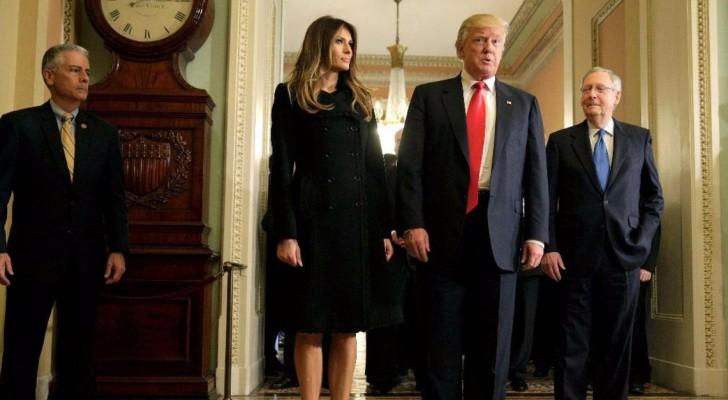 ترامب في كابيتول هيل برفقة زوجته وميتش ماكونيل
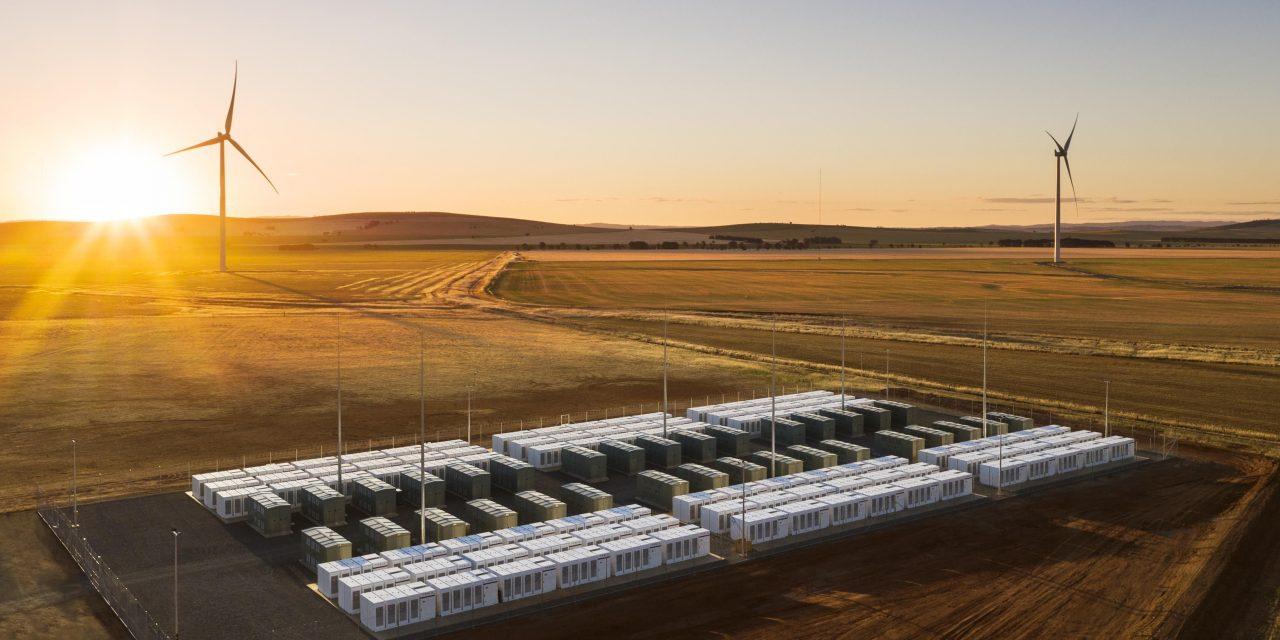 Plan 8 presentó en Chile un mega parque eólico con sistema de almacenamiento
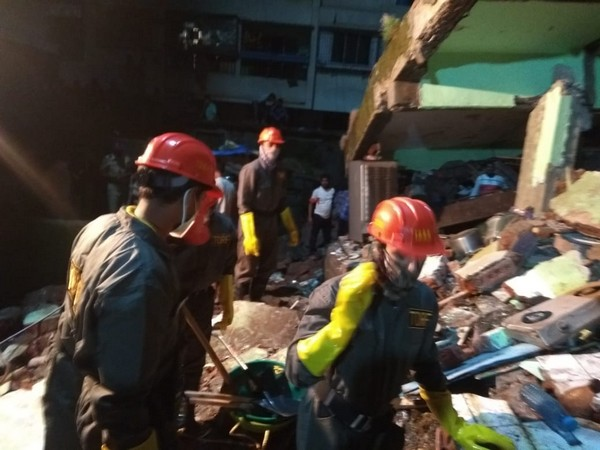 The rescue operation is currently underway at the spot in Bhiwandi, Maharashtra. (Photo: ANI)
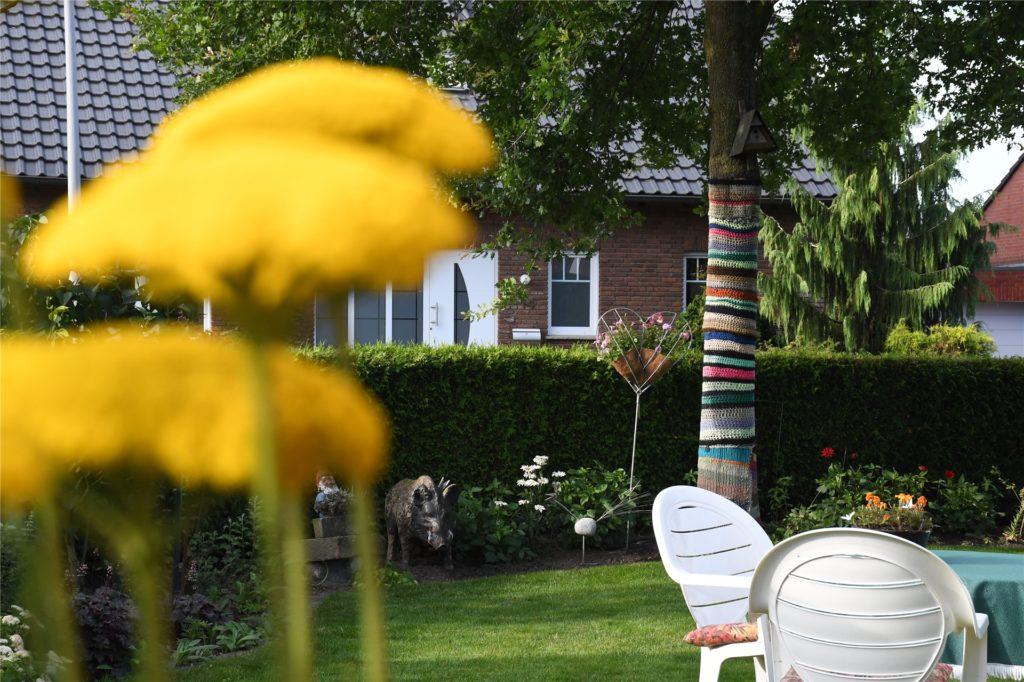 Nicht nur die Blumen sind schön bunt im Garten von Josefa Lobeck.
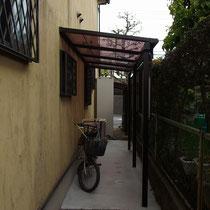 建物脇、アルミテラスに防犯目的のライトを設置しました。自転車が停めやすいようコンクリート舗装も実施。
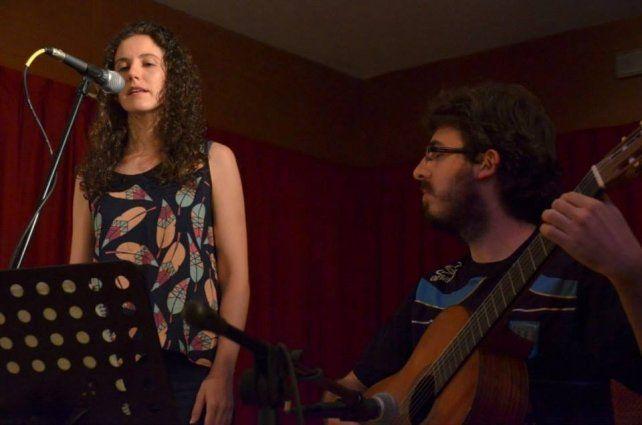 Encuencierto: donde música, poesía y artes visuales se entremezclan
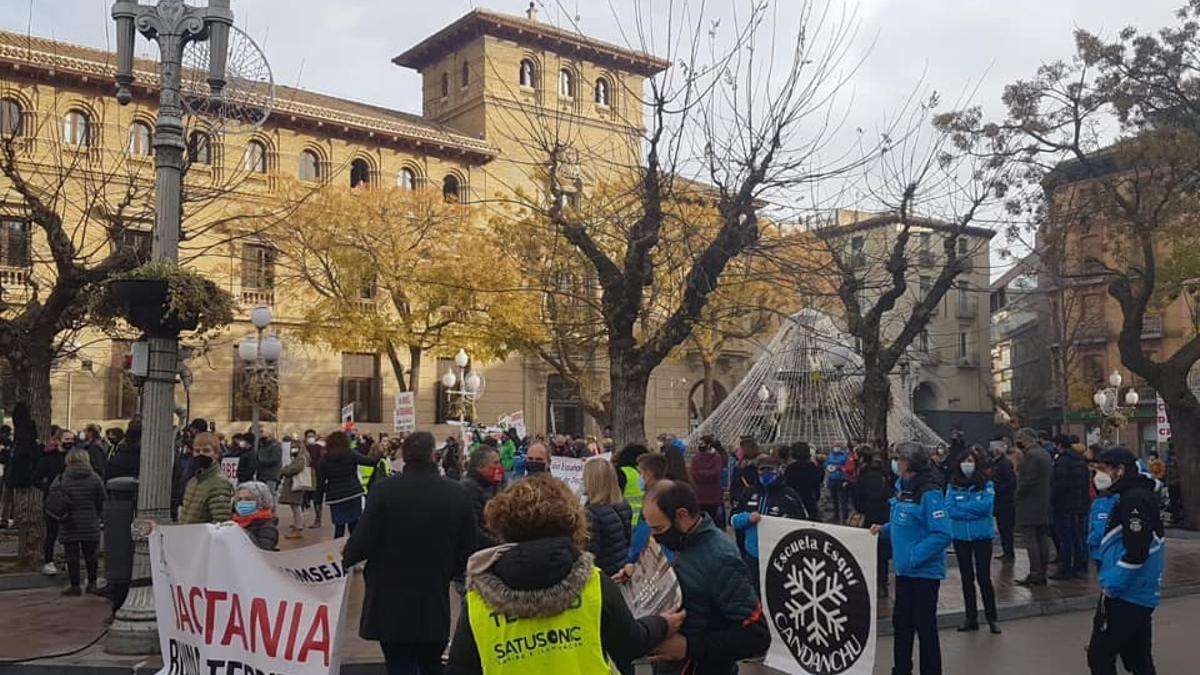 Manifestación del sector de la nieve el 23 de diciembre en Huesca
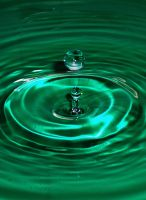 Green Droplet_3 by DaFotoGuy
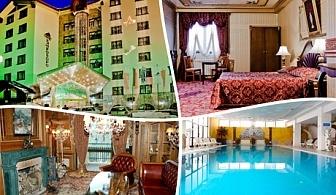Нощувка на човек със закуска и вечеря + басейн в Хотел Пампорово 5*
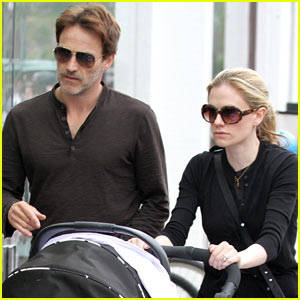 Anna Paquin & Stephen Moyer: Holiday Shopping with the Twins!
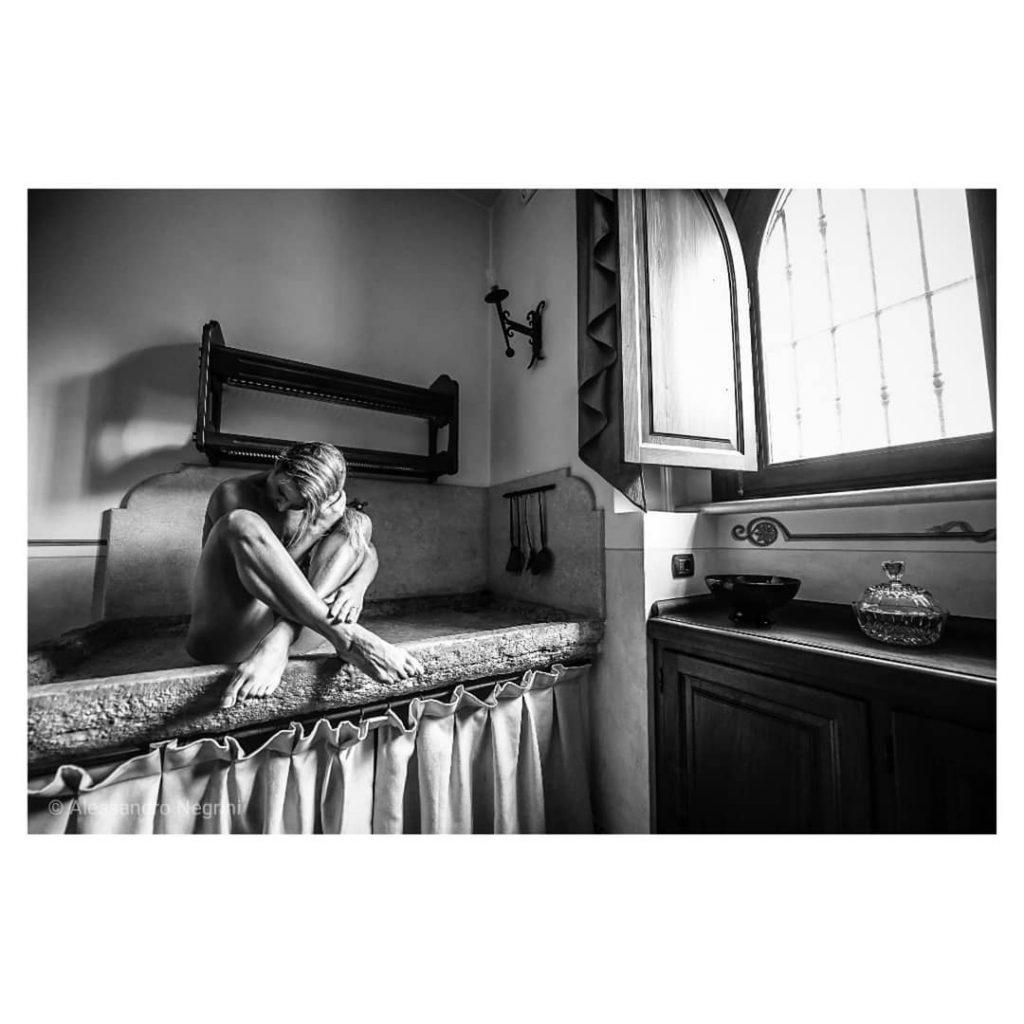 In The Afternoon! #blackandwhite #bnw #monochrome #monoart  #bnw_society #bw_lover #bw_photooftheday #photooftheday #bw #bw_society #bw_crew #bwwednesday #bwstyles_gf #irox_bw #bwstyleoftheday #monotone #monochromatic #noir #fineart_photobw #dark #darkbeauty #autumn #reportrait #repost #luxury #resort #nudeshoot #nudesgirls #nudephotography #nude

Description of the task >>
Restrict the output to the lines from the one with "Green Droplet_3 by DaFotoGuy" through the last line of the material above. Print them exactly, leaving out every picture.

Task solution >>
 Green Droplet_3 by DaFotoGuy
Нощувка на човек със закуска и вечеря + басейн в Хотел Пампорово 5*
 Anna Paquin & Stephen Moyer: Holiday Shopping with the Twins!
 In The Afternoon! #blackandwhite #bnw #monochrome #monoart  #bnw_society #bw_lover #bw_photooftheday #photooftheday #bw #bw_society #bw_crew #bwwednesday #bwstyles_gf #irox_bw #bwstyleoftheday #monotone #monochromatic #noir #fineart_photobw #dark #darkbeauty #autumn #reportrait #repost #luxury #resort #nudeshoot #nudesgirls #nudephotography #nude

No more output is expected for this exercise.